--- Task details ---
Write out the entire listing below exactly as it appears, minus any pictures.
┌─ Material for this exercise
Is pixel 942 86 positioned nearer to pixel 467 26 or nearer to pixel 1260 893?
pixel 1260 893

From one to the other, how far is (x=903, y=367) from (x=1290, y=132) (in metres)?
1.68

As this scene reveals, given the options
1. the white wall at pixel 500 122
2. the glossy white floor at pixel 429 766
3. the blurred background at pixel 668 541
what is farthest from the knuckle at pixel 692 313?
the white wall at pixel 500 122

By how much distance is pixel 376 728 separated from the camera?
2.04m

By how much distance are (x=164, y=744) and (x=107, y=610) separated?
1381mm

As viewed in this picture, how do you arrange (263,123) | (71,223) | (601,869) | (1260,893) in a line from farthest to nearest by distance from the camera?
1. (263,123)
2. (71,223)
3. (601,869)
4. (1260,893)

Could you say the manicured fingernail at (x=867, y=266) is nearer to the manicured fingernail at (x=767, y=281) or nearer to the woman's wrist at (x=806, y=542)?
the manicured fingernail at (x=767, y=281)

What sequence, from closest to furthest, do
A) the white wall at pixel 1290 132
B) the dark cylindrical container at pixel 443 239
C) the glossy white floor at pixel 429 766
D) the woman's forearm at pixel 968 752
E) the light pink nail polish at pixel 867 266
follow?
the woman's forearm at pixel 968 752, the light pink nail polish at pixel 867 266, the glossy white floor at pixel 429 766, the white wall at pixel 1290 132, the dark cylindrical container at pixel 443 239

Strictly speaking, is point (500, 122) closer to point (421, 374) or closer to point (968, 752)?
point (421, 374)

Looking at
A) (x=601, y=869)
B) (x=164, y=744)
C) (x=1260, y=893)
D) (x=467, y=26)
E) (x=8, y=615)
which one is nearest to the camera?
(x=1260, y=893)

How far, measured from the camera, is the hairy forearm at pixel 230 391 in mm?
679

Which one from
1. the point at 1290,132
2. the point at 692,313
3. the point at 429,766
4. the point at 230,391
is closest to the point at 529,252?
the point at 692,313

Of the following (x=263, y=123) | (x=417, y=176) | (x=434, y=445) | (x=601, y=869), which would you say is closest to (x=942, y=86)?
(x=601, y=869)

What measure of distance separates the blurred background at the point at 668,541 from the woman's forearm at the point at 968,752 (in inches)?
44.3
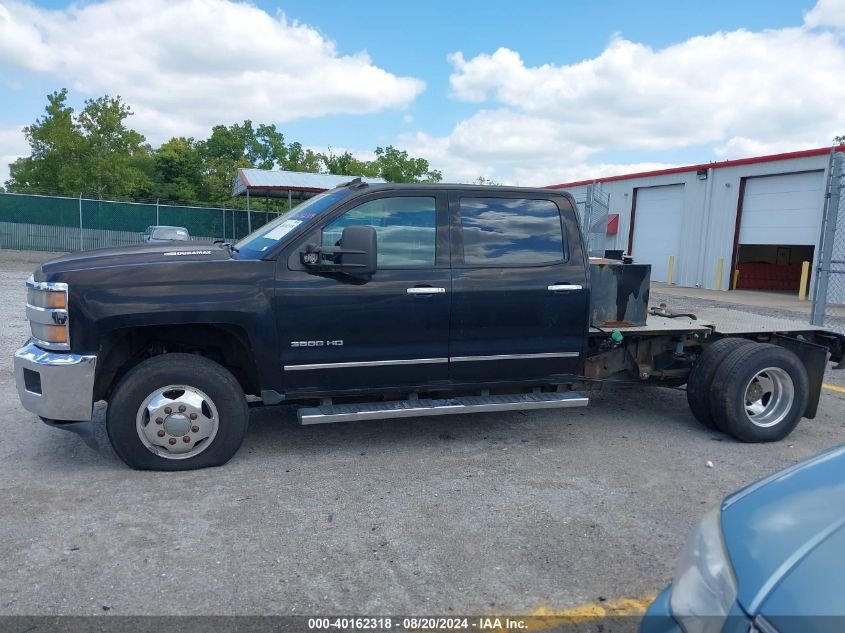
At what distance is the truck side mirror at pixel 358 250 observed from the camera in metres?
4.16

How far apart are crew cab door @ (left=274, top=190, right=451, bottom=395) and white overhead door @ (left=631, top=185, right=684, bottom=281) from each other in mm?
20867

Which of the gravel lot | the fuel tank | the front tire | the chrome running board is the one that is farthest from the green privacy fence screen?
the fuel tank

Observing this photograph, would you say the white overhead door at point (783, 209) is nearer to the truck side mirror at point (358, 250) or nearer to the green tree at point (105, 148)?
the truck side mirror at point (358, 250)

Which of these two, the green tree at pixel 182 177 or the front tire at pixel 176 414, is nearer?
the front tire at pixel 176 414

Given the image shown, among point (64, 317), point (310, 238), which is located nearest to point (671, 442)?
point (310, 238)

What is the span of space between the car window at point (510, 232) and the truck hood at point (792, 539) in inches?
116

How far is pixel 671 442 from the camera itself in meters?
5.19

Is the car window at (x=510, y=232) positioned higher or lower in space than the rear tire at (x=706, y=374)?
higher

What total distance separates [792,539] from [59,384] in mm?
3958

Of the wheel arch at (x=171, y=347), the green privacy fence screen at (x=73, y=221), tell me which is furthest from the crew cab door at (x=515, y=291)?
the green privacy fence screen at (x=73, y=221)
└─
--- Final answer ---
Is pixel 942 86 positioned nearer to pixel 467 26 or nearer to pixel 1260 893?
pixel 1260 893

From one to the other, how far is (x=903, y=367) from (x=1290, y=132) (in metres)?
1.68

As this scene reveals, given the options
1. the white wall at pixel 500 122
2. the glossy white floor at pixel 429 766
3. the blurred background at pixel 668 541
what is farthest from the knuckle at pixel 692 313?
the white wall at pixel 500 122

By how much distance is pixel 376 728 separated from the camera?
2.04m

By how much distance are (x=164, y=744) and (x=107, y=610) separated?
1381mm

As viewed in this picture, how do you arrange (263,123) | (71,223) | (601,869) | (1260,893) in a line from farthest to nearest by distance from the camera?
1. (263,123)
2. (71,223)
3. (601,869)
4. (1260,893)

Could you say the manicured fingernail at (x=867, y=266) is nearer to the manicured fingernail at (x=767, y=281) or nearer to the woman's wrist at (x=806, y=542)?
the manicured fingernail at (x=767, y=281)

What sequence, from closest to furthest, do
A) the white wall at pixel 1290 132
B) the dark cylindrical container at pixel 443 239
C) the glossy white floor at pixel 429 766
D) the woman's forearm at pixel 968 752
E) the light pink nail polish at pixel 867 266
follow?
the woman's forearm at pixel 968 752, the light pink nail polish at pixel 867 266, the glossy white floor at pixel 429 766, the white wall at pixel 1290 132, the dark cylindrical container at pixel 443 239

Strictly speaking, is point (500, 122) closer to point (421, 374) or closer to point (968, 752)?
point (421, 374)

Looking at
A) (x=601, y=869)
B) (x=164, y=744)
C) (x=1260, y=893)
D) (x=467, y=26)
E) (x=8, y=615)
which one is nearest to the camera?
(x=1260, y=893)

How far, measured from the camera, is the hairy forearm at pixel 230 391 in mm?
679

Which one from
1. the point at 1290,132
2. the point at 692,313
3. the point at 429,766
4. the point at 230,391
is closest to the point at 529,252?
the point at 692,313

Of the following (x=263, y=123) | (x=417, y=176) | (x=434, y=445) | (x=601, y=869), which would you say is closest to (x=942, y=86)?
(x=601, y=869)

What measure of distance separates the blurred background at the point at 668,541 from the woman's forearm at the point at 968,752 (in inches)?
44.3
At what distance is the truck side mirror at pixel 358 250 observed from the camera in metres?
4.16

How far apart are crew cab door @ (left=274, top=190, right=451, bottom=395) and white overhead door @ (left=631, top=185, right=684, bottom=281) from each other in mm?
20867

Which of the gravel lot | the fuel tank | the front tire | the chrome running board is the one that is farthest from the green privacy fence screen?
the fuel tank

Observing this photograph, would you say the white overhead door at point (783, 209) is nearer to the truck side mirror at point (358, 250) or nearer to the green tree at point (105, 148)?
the truck side mirror at point (358, 250)

Which of these two, the green tree at pixel 182 177 or the front tire at pixel 176 414, is nearer?
the front tire at pixel 176 414

Given the image shown, among point (64, 317), point (310, 238), which is located nearest to point (671, 442)?
point (310, 238)

What is the span of space between the car window at point (510, 232) and the truck hood at point (792, 539) in inches?
116

How far is pixel 671 442 from the camera itself in meters?
5.19

Is the car window at (x=510, y=232) positioned higher or lower in space than the rear tire at (x=706, y=374)?
higher

What total distance separates [792,539] from [59,384] in mm?
3958

Of the wheel arch at (x=171, y=347), the green privacy fence screen at (x=73, y=221), tell me which is furthest from the crew cab door at (x=515, y=291)?
the green privacy fence screen at (x=73, y=221)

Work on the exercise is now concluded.